# Autotrail Scout wind noise



## brownmruk (Jun 28, 2010)

Hi 
Apologies if this topic has already been covered but I haven't been able to find it.

When on the move in our 2010 Scout Hi line there is a lot of what sounds like wind flutter from the right side of the cab. Have spent ages trying to identify the source without success. Any ideas? Do they all do this? It sounds as though it may be coming from underneath but travelling up the side of the vehicle at the rear of the drivers door. Any help or pointers to an existing topic much appreciated.


----------



## tonka (Apr 24, 2006)

Cant help on the issue and never read anything relating to it..
Here is a free "bump"......


----------



## steco1958 (Mar 5, 2009)

Is it a sort of metal fluttering sound, similar to the oven shelves rattling ?

If so there are 2 heat shields underneath, that protect the underside of the floor from the heat of the exhaust.

You may find that they have ripped (Very thin) and the wind is making them vibrate.

Happened to me on a trip to cologne last year.

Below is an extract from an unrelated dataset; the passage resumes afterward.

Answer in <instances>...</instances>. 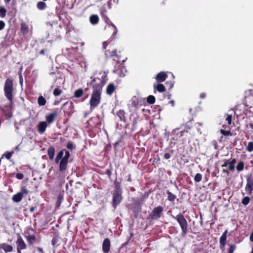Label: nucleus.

Items are approx £30 each, and can be changed DIY.

Steve


----------



## Mrplodd (Mar 4, 2008)

Or loose plastic shield under the engine, or a loose mudflap etc??


----------



## DTPCHEMICALS (Jul 24, 2006)

Wind noise on our 2005 cheyenne appears at around 60mph.
The door seems to be pulled out at the top and is draughty.
I did read that the shape of the cab married onto the habitation bit causes a vacuum and pulls the top of the door .
I fit wind deflecters on the door windows but that has made little or no difference.

Dave p


----------



## brownmruk (Jun 28, 2010)

Thanks for the suggestions and the "bump". Will investigate and report back.


----------